The Financial Services Authority, which regulates clearing houses in the UK, said last week: “The drive to have a significantly greater proportion of OTC derivatives markets centrally cleared will further increase the systemic importance of [clearing houses].”

Mr Rolet said it was possible that a clearing house could be overwhelmed if in the case of a default the clearing house members were unable to cover the margin calls that the clearer would make to cover the losses.

You mean that clearing doesn’t make the risk of default disappear, but just shifts it around in a different–and potentially worse–way?  Next, they’ll tell us there’s no Santa Claus.  I am so disillusioned.

Sarcasm aside (but never far away :) ), Rolet has clearly recognized the dialectic that the mandated expansion of clearinghouses will launch:

He said that clearing houses should have access to the funding provided by central banks through their discount window in the case of an emergency.

“This is not about fear-mongering, but where a clearing house has a substantial amount of ‘binary risk’ products that require a potentially huge collateral [margin] call which the [members of the clearing house] are not able to supply then the question is: who funds it?” said Mr Rolet.

“It seems sensible to us that the central banks should have at least a funding relationship to clearing houses.”

He said Europe needed a “harmonised, integrated clearing industry with standardised regulation” and “lending arrangements” with central banks.

In other words, world governments are responding to fears that interconnected financial institutions are too big to fail and will inevitably receive central bank or treasury or central bank + treasury bailouts by creating new interconnected financial institutions that are too big to fail and providing them with a guarantee of central bank support.

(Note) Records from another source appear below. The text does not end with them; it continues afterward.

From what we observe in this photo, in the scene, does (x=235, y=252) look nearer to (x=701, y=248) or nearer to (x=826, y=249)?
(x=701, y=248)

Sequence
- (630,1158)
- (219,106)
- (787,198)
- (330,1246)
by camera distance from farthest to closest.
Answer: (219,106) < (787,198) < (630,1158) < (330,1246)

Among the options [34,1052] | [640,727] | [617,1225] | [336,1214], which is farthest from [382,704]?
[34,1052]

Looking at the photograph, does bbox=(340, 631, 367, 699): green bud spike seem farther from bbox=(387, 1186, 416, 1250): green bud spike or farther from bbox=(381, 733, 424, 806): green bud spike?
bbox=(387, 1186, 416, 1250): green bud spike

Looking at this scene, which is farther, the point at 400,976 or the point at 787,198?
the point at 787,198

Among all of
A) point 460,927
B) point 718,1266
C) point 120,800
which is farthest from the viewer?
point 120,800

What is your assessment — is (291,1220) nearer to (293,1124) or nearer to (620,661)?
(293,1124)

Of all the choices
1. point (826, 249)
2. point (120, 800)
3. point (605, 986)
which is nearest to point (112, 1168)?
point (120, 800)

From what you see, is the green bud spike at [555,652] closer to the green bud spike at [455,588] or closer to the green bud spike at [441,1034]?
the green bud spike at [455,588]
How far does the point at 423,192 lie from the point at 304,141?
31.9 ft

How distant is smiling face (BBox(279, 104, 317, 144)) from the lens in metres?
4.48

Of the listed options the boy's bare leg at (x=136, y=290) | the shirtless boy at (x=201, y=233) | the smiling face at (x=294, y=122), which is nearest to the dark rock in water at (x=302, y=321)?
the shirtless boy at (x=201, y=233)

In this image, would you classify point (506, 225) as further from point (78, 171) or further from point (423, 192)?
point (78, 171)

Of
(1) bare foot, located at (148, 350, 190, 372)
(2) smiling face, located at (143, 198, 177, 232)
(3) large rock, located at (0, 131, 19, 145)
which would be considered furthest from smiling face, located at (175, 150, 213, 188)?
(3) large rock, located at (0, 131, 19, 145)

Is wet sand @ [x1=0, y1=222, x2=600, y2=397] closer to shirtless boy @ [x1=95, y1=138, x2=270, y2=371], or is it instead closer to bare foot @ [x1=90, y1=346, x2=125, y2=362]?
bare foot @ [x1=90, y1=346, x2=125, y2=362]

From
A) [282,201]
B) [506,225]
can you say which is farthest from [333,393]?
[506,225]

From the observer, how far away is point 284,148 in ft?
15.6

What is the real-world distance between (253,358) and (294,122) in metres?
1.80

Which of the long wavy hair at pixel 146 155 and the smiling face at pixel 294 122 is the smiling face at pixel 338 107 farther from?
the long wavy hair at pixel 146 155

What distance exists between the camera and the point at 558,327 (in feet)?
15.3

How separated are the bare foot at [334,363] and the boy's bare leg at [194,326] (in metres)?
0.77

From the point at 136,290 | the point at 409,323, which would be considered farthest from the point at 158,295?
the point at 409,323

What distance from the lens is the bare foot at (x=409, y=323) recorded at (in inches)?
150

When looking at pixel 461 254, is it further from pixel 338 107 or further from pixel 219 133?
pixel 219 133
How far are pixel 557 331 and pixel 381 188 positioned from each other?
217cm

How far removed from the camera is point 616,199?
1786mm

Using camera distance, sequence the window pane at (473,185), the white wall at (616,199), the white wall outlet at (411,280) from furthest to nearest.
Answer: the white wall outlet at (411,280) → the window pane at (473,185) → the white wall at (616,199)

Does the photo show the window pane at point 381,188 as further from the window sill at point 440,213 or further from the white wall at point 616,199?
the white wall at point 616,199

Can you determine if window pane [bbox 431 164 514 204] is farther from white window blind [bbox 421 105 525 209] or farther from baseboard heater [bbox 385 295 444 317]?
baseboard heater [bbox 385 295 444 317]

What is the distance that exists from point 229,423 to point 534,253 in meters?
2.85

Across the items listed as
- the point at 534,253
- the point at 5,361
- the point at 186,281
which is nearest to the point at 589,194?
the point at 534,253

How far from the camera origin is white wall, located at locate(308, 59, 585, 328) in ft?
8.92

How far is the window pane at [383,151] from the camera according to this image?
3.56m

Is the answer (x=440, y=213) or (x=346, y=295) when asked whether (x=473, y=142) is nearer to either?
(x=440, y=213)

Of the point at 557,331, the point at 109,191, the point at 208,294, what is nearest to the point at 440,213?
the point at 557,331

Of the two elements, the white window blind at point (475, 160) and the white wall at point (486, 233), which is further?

The inherent logical disconnect here is as stark as the old line from Vietnam: “We had to burn the village to save it.”  The only difference is that the Vietnam line was almost certainly apocryphal (the figment of Peter Arnett’s imagination), whereas what is happening in financial markets is all too real.

This is an improvement?  It’s always advisable to start thinking about living with the mice before bringing on the elephants.  If we are serious about attacking too big to fail, rather than creating institutions that concentrate risk and establishing new implicit and explicit commitments to support them in a crisis we should be doing the exact opposite.  Xavier Rolet is doing a great service by pointing out the logical implications of force-feeding central countperparties.  The question is, whether anybody–especially in the US, and particularly in the US Congress (yeah, that means you, Barney & Chris, living, breathing weapons of financial mass destruction)–is paying attention.  Or even cares.

Print Friendly


  1. Clearing for some OTC products works extremely well. LCH-Clearnet has been successfully handling billions in repos for 10 years now. And SwapClear is expanding steadily. Both RepoClear and SwapClear performed very well during the Lehman’s default, with large Lehman’s positions being closed out at no lose to the clearing house and I expect to see increased volumes go through this sort of clearing mechanism as the members realise the advantages.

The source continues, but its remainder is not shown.